For the past 4 years, I have felt like a lobster larva adrift, travelling thousands of kilometres, moulting many times but never really finding my feet again. Though in a weird way, I have found my place. I feel that every person has something unique to offer the world of conservation and I think that my offering is my voice. I love guiding, and I love using guiding as a tool to promote conservation, active citizenship, and more sustainable living. I believe that my words, my passion and most importantly – my sensitivity, vulnerability, and compassion- allow me to reach people. I work on the 1/1000 rule. If I can dramatically alter the course of 1 person’s life or at very least their behaviour, I am making the difference that I want to see in the world. 1 in 1000 sounds like a lot, but in my career, I work with thousands of people every single year.
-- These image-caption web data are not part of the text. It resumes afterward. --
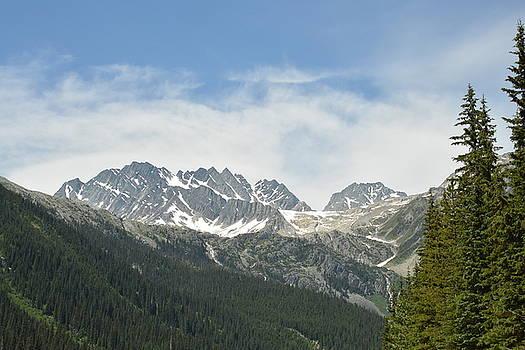 Rocky Mountains  by Nicki Bennett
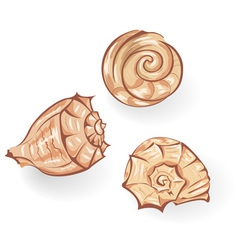 Sea seashells vector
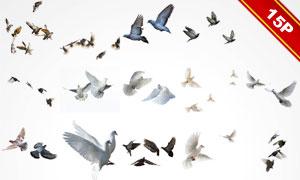 形态各异鸽子等飞鸟图层叠加图片V2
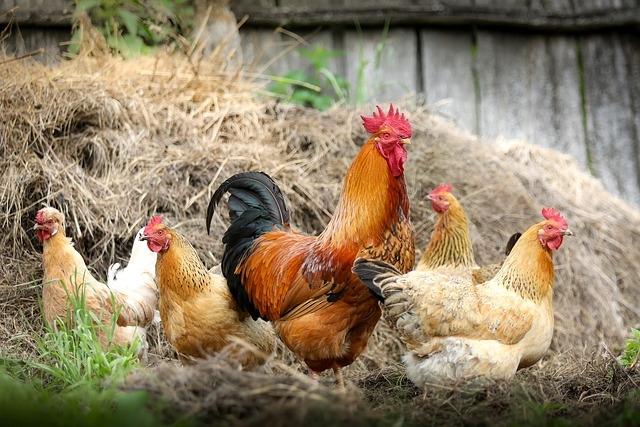петух и курица, домашняя птица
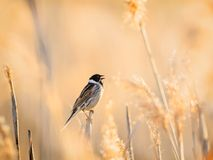 Reed bunting surrounded by reed royalty free stock photography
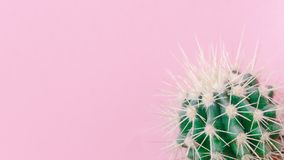 Cactus close up on the pink background Royalty Free Stock Images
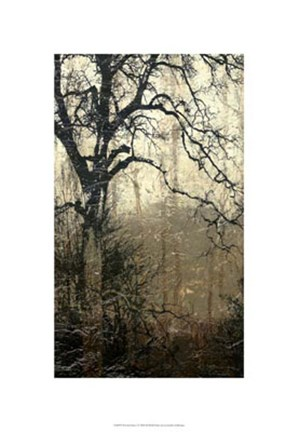 Framed Wooded Solace I Print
I have worked for several other companies now, all with their own ups and downs. What I have learned over the years is that very few conservation/ecotourism organisations see value in having a good company culture. Most work on the burnout model. You arrive and you’re the next best thing until you’re not. You give it you’re all until you can’t, you crumble and change under the weight and then you become the “problem”, and then you leave and are considered a traitor.

I believe that only by having brave and uncomfortable conversations and by holding companies accountable, by speaking our truths as conservationists, will this change. I hope to be part of this change as hard as it is, and I read a lot of Adam Grant and Brene Brown in the hopes of being able to bring their philosophies to everywhere I work.
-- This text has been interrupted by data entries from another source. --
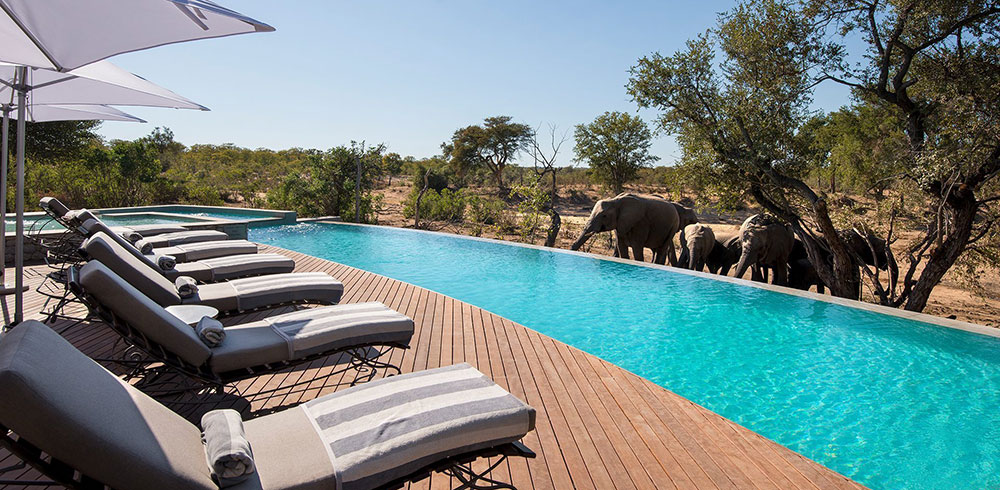 Ngala Safari Lodge Swimming Pool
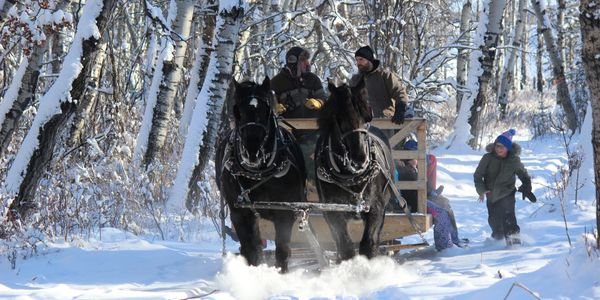 Horse drawn sleigh & wagon rides.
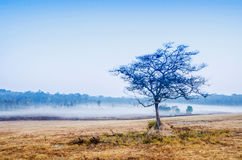Ομίχλη και δέντρα Στοκ φωτογραφία με δικαίωμα ελεύθερης χρήσης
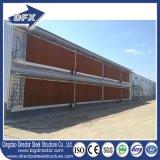 Light Steel Poultry Shed Prefab Chicken Farm Building Design com equipamento de controle automático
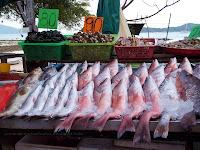 Fish Market, Rawai Beach, Phuket, Thailand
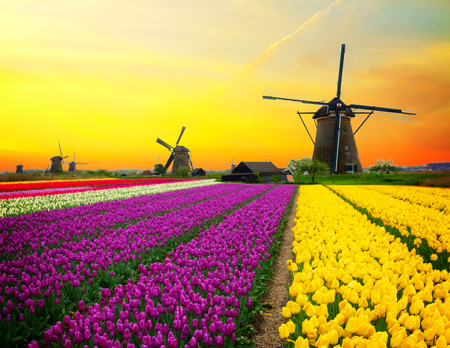 dutch windmill over colorful yellow tulips field on sunset, Holland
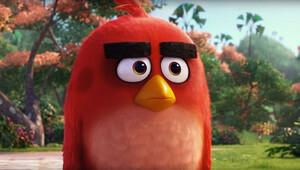 Windows Phone'a artık Angry Birds yok!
Despite all the hardships, I have hope and I would not trade the good people I have met and the wildlife I have seen for anything in the world. I have recently discovered the expedition industry, which is everything I felt I had lost when I resigned from my first company. I believe that in this industry, I can create a life where I work with wonderful people, earn a living wage, and make a difference to the animals I hold most dear. It’s been a ride trying to get new contracts, but one of the single greatest lessons I have learned in life to date is that life is not just about happiness, but about purpose.

If you’ve made it to the end of this, congratulations, it’s been one long story. My conclusion is advice I wish I had been given at 18. I hope that you never stay in an abusive work environment, because despite what you have been led to believe, there are workplaces where you will be treated with respect. I hope that you align yourself with a cause but never any one company. I hope that you will believe me when I say that there is life after everything you have loved the most, and that you will find joy and purpose again. I hope that you do not lose hope, but if you do, that you will find it again. Be kind to yourself, let yourself fall, heal and when you’re ready, get up again. Take breaks if you’re burned out, stick to your values always and hold on to the people that love you. Find solace in the wild and fire in yourself again and again. If you want to be a conservationist, you best get comfortable with being a phoenix.